Format the rows below as a JSON list of strings with one string per line, skipping blank lines. Leave the pictures out.

---------------

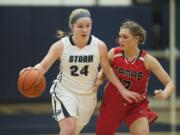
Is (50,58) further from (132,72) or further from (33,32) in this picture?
(33,32)

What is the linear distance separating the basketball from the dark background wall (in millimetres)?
9184

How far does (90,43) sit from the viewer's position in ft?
23.2

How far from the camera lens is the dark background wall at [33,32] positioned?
633 inches

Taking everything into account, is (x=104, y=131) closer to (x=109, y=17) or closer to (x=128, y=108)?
(x=128, y=108)

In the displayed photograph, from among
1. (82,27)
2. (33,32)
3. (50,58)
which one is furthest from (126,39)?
(33,32)

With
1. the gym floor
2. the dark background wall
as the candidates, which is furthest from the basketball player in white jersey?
the dark background wall

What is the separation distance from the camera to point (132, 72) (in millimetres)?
7039

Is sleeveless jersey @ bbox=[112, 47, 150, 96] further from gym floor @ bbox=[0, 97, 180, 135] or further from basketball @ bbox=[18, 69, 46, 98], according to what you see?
gym floor @ bbox=[0, 97, 180, 135]

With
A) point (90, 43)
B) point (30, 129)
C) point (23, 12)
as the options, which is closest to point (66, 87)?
point (90, 43)

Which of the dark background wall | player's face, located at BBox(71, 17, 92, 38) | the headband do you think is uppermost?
the headband

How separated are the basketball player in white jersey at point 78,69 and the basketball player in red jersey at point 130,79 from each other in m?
0.16

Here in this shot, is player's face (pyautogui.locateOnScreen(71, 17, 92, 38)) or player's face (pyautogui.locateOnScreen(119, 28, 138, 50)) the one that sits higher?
player's face (pyautogui.locateOnScreen(71, 17, 92, 38))

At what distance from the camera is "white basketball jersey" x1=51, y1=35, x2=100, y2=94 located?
6945mm

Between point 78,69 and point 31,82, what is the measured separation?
0.60 m
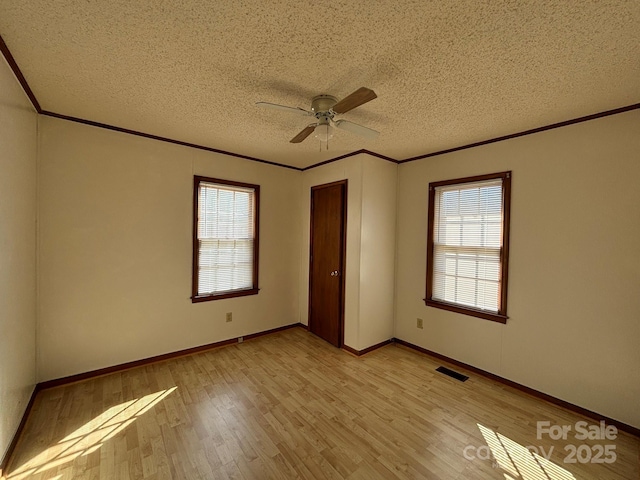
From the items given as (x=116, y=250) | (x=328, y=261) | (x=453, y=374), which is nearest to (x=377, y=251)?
(x=328, y=261)

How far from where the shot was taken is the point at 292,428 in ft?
7.06

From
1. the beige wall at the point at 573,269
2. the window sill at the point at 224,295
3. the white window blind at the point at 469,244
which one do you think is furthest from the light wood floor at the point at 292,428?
the white window blind at the point at 469,244

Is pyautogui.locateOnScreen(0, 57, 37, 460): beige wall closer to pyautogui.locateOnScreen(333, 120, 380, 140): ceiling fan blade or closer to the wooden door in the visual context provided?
pyautogui.locateOnScreen(333, 120, 380, 140): ceiling fan blade

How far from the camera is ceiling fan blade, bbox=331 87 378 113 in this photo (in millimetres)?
1594

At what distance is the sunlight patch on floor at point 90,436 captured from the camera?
5.79 ft

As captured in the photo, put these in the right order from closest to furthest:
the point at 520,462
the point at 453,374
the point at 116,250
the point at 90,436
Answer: the point at 520,462, the point at 90,436, the point at 116,250, the point at 453,374

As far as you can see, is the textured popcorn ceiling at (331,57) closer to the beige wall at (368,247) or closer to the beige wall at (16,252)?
→ the beige wall at (16,252)

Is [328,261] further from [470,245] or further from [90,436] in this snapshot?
[90,436]

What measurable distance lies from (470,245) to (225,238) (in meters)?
3.01

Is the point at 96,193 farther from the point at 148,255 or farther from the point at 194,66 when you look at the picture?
the point at 194,66

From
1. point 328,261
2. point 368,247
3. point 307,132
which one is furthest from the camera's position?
point 328,261

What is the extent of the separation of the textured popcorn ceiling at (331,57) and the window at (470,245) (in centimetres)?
75

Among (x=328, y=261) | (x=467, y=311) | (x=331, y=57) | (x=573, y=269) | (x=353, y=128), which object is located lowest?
(x=467, y=311)

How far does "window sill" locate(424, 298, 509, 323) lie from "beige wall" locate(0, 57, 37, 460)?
3772mm
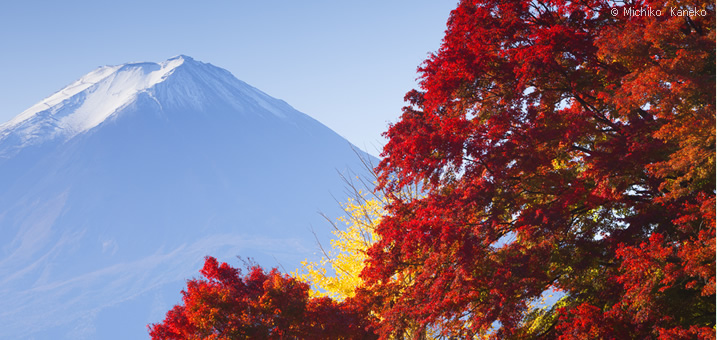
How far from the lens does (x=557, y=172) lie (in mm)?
8633

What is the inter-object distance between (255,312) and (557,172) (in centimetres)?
553

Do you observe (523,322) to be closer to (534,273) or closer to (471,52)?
(534,273)

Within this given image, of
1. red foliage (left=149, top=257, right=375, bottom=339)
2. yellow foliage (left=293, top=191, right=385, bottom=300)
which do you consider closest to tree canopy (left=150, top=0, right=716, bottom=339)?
red foliage (left=149, top=257, right=375, bottom=339)

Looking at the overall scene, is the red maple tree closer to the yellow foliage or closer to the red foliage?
the red foliage

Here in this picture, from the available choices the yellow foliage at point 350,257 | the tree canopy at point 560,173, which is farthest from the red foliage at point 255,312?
the yellow foliage at point 350,257

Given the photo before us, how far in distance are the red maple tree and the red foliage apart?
2.27 metres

---------------

SOLUTION TO THIS TASK:
[
  "Is (50,58) further from (132,72) or further from (33,32) in this picture?",
  "(33,32)",
  "What is the linear distance separating the basketball from the dark background wall (in millimetres)?",
  "9184",
  "How far does (90,43) sit from the viewer's position in ft?",
  "23.2",
  "How far from the camera lens is the dark background wall at [33,32] positioned?",
  "633 inches",
  "Taking everything into account, is (x=104, y=131) closer to (x=109, y=17) or closer to (x=128, y=108)?",
  "(x=128, y=108)",
  "In the displayed photograph, from among",
  "1. (82,27)",
  "2. (33,32)",
  "3. (50,58)",
  "which one is furthest from (126,39)?",
  "(33,32)",
  "With",
  "1. the gym floor",
  "2. the dark background wall",
  "as the candidates, which is furthest from the basketball player in white jersey?",
  "the dark background wall",
  "What is the separation distance from the camera to point (132, 72) (in millimetres)?",
  "7039",
  "Is sleeveless jersey @ bbox=[112, 47, 150, 96] further from gym floor @ bbox=[0, 97, 180, 135] or further from basketball @ bbox=[18, 69, 46, 98], according to what you see?",
  "gym floor @ bbox=[0, 97, 180, 135]",
  "With",
  "A) point (90, 43)",
  "B) point (30, 129)",
  "C) point (23, 12)",
  "as the options, which is closest to point (66, 87)?",
  "point (90, 43)",
  "Which of the dark background wall | player's face, located at BBox(71, 17, 92, 38) | the headband do you think is uppermost?",
  "the headband",
  "How separated are the basketball player in white jersey at point 78,69 and the basketball player in red jersey at point 130,79 from each other in m?",
  "0.16",
  "Here in this shot, is player's face (pyautogui.locateOnScreen(71, 17, 92, 38)) or player's face (pyautogui.locateOnScreen(119, 28, 138, 50)) the one that sits higher?",
  "player's face (pyautogui.locateOnScreen(71, 17, 92, 38))",
  "At what distance from the camera is \"white basketball jersey\" x1=51, y1=35, x2=100, y2=94 located?",
  "6945mm",
  "Between point 78,69 and point 31,82, what is the measured separation?",
  "0.60 m",
  "From the items given as (x=116, y=250) | (x=328, y=261) | (x=453, y=374), which is nearest to (x=377, y=251)?",
  "(x=328, y=261)",
  "How far from where the shot was taken is the point at 292,428 in ft?",
  "7.06",
  "From",
  "1. the beige wall at the point at 573,269",
  "2. the window sill at the point at 224,295",
  "3. the white window blind at the point at 469,244",
  "which one do you think is furthest from the light wood floor at the point at 292,428?",
  "the white window blind at the point at 469,244",
  "Is pyautogui.locateOnScreen(0, 57, 37, 460): beige wall closer to pyautogui.locateOnScreen(333, 120, 380, 140): ceiling fan blade or closer to the wooden door in the visual context provided?",
  "pyautogui.locateOnScreen(333, 120, 380, 140): ceiling fan blade",
  "How far from the camera is ceiling fan blade, bbox=331 87 378 113 in this photo (in millimetres)?",
  "1594",
  "At what distance is the sunlight patch on floor at point 90,436 captured from the camera?",
  "5.79 ft",
  "As captured in the photo, put these in the right order from closest to furthest:",
  "the point at 520,462",
  "the point at 453,374",
  "the point at 116,250",
  "the point at 90,436",
  "Answer: the point at 520,462, the point at 90,436, the point at 116,250, the point at 453,374",
  "As far as you can see, is the textured popcorn ceiling at (331,57) closer to the beige wall at (368,247) or closer to the beige wall at (16,252)?",
  "→ the beige wall at (16,252)",
  "Is [328,261] further from [470,245] or further from [90,436] in this snapshot?",
  "[90,436]",
  "What measurable distance lies from (470,245) to (225,238) (in meters)?",
  "3.01",
  "Is the point at 96,193 farther from the point at 148,255 or farther from the point at 194,66 when you look at the picture?",
  "the point at 194,66",
  "From",
  "1. point 328,261",
  "2. point 368,247",
  "3. point 307,132",
  "which one is furthest from the camera's position?",
  "point 328,261",
  "What is the extent of the separation of the textured popcorn ceiling at (331,57) and the window at (470,245) (in centimetres)?",
  "75",
  "Among (x=328, y=261) | (x=467, y=311) | (x=331, y=57) | (x=573, y=269) | (x=353, y=128), which object is located lowest?",
  "(x=467, y=311)",
  "How far does \"window sill\" locate(424, 298, 509, 323) lie from \"beige wall\" locate(0, 57, 37, 460)?",
  "3772mm",
  "How far from the lens does (x=557, y=172) lie (in mm)?",
  "8633",
  "What is the inter-object distance between (255,312) and (557,172) (in centimetres)?",
  "553",
  "Do you observe (523,322) to be closer to (534,273) or closer to (471,52)?",
  "(534,273)",
  "Within this given image, of",
  "1. red foliage (left=149, top=257, right=375, bottom=339)",
  "2. yellow foliage (left=293, top=191, right=385, bottom=300)",
  "which do you consider closest to tree canopy (left=150, top=0, right=716, bottom=339)?",
  "red foliage (left=149, top=257, right=375, bottom=339)",
  "Looking at the overall scene, is the red maple tree closer to the yellow foliage or closer to the red foliage?",
  "the red foliage",
  "Here in this picture, from the available choices the yellow foliage at point 350,257 | the tree canopy at point 560,173, which is farthest from the red foliage at point 255,312?",
  "the yellow foliage at point 350,257",
  "Given the photo before us, how far in distance are the red maple tree and the red foliage apart?",
  "2.27 metres"
]